Anticancer compound derived from flowers


Thursday, 15 August, 2019

Anticancer compound derived from flowers

Researchers from the University of Birmingham have produced a compound with anticancer properties directly from the flowering garden plant known as feverfew, which is grown in many UK gardens and also commonly sold in health food shops as a remedy for migraine and other aches and pains.

The team were investigating a compound called parthenolide, which was identified by scientists as having anticancer properties several years ago. The compound appears to work by increasing the levels of reactive oxygen species (ROS) in cells; cancer cells already have higher levels of these unstable molecules, so when parthenolide increases levels of these to a critical point, the process causes the cells to die.
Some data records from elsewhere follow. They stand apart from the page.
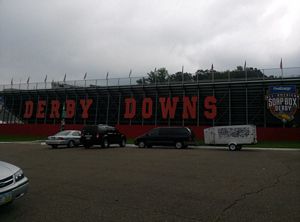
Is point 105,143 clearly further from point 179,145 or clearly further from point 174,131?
point 179,145

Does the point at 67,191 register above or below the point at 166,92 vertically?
below

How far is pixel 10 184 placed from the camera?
6.45 metres

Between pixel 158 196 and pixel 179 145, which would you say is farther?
pixel 179 145

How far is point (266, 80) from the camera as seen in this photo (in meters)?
38.5

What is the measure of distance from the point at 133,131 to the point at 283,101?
53.2 ft

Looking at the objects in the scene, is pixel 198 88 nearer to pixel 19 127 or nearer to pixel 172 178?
pixel 19 127

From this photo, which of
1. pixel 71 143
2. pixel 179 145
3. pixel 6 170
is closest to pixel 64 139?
pixel 71 143

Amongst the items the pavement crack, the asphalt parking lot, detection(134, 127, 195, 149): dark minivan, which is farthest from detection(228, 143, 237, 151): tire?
the pavement crack

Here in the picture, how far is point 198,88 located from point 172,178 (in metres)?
32.8

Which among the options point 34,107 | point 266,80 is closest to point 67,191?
point 266,80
Although available commercially, parthenolide is extremely expensive, with poor ‘drug-like’ properties, and has not progressed beyond basic research. Now the Birmingham team has developed a method for producing parthenolide directly from plants, as well as modifying it to produce a number of compounds that killed cancer cells in in vitro experiments.

The study was initiated by Dr Angelo Agathanggelou from the university’s Institute of Cancer and Genomic Studies, who is investigating new ways to treat chronic lymphocytic leukaemia (CLL) — a type of cancer which typically affects older people. He explained, “There are several effective treatments for CLL, but after a time the disease in some patients becomes resistant. We were interested in finding out more about the potential of parthenolide.”

Drawing together researchers from the Institute of Cancer and Genomic Studies and School of Chemistry, along with drug discovery companies Sygnature Discovery and ApconiX, the multidisciplinary study saw feverfew plants cultivated in the university’s Winterbourne Botanic Garden. Cultivation and harvesting was partially overseen by Lee Hale, Head of Winterbourne Botanic Garden, who noted, “After trials on related plant species within the Asteraceae family it soon became apparent that Tanacetum parthenium — feverfew — provided the optimum levels of parthenolide.”

Feverfew cultivation effort, Winterbourne Botanic Garden, prior to harvesting feverfew; (inset) recrystallised PTL.

With expertise from the School of Chemistry, the team was able to extract the compound from the flowers and modify it so it could be used to kill CLL cells in the laboratory. This makes the compound much more promising as a drug that could be used in the clinic for CLL patients, the researchers wrote in the journal MedChemComm.

“This research is important not only because we have shown a way of producing parthenolide that could make it much more accessible to researchers, but also because we’ve been able to improve its ‘drug-like’ properties to kill cancer cells,” said Professor John Fossey of the University’s School of Chemistry. “It’s a clear demonstration that parthenolide has the potential to progress from the flowerbed into the clinic.”